_What the task asks_
The whole listing, except its pictures, is to be repeated exactly.

_Information provided_
____________________
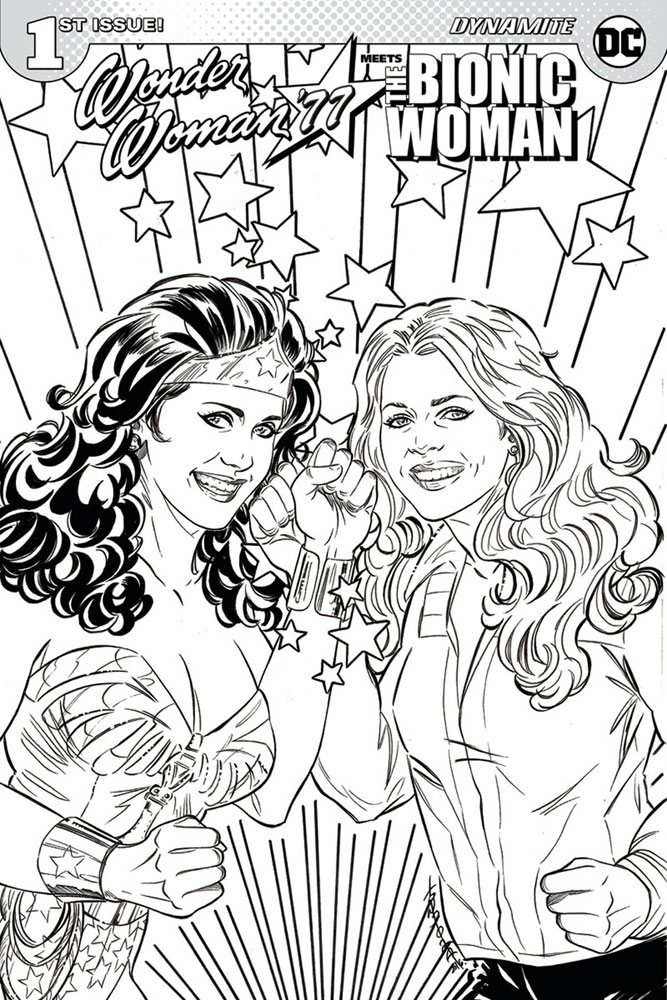 Wonder Woman '77 Meets the Bionic Woman #1 Judit Tondora cover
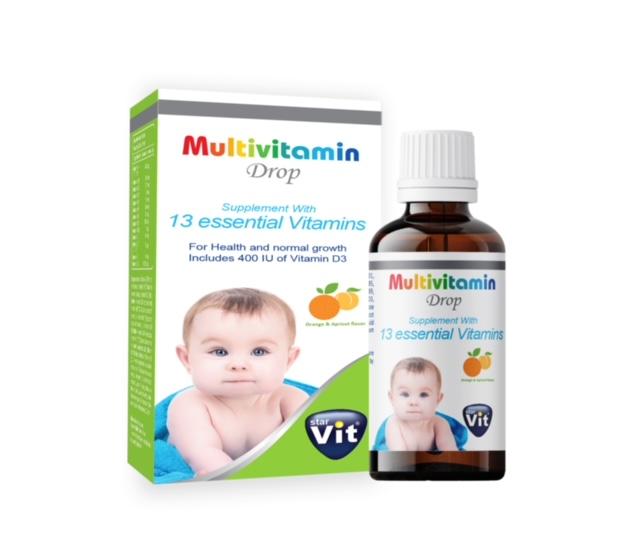 StarVit Multivitamin Drop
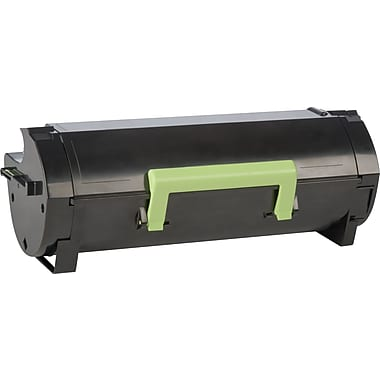 Lexmark (501H) MS310 MS312 MS315 MS410 MS415 MS510 MS610 High Yield Return Program Toner Cartridge (5000 Yield)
____________________
_Result of the task_
 Wonder Woman '77 Meets the Bionic Woman #1 Judit Tondora cover
 StarVit Multivitamin Drop
 Lexmark (501H) MS310 MS312 MS315 MS410 MS415 MS510 MS610 High Yield Return Program Toner Cartridge (5000 Yield)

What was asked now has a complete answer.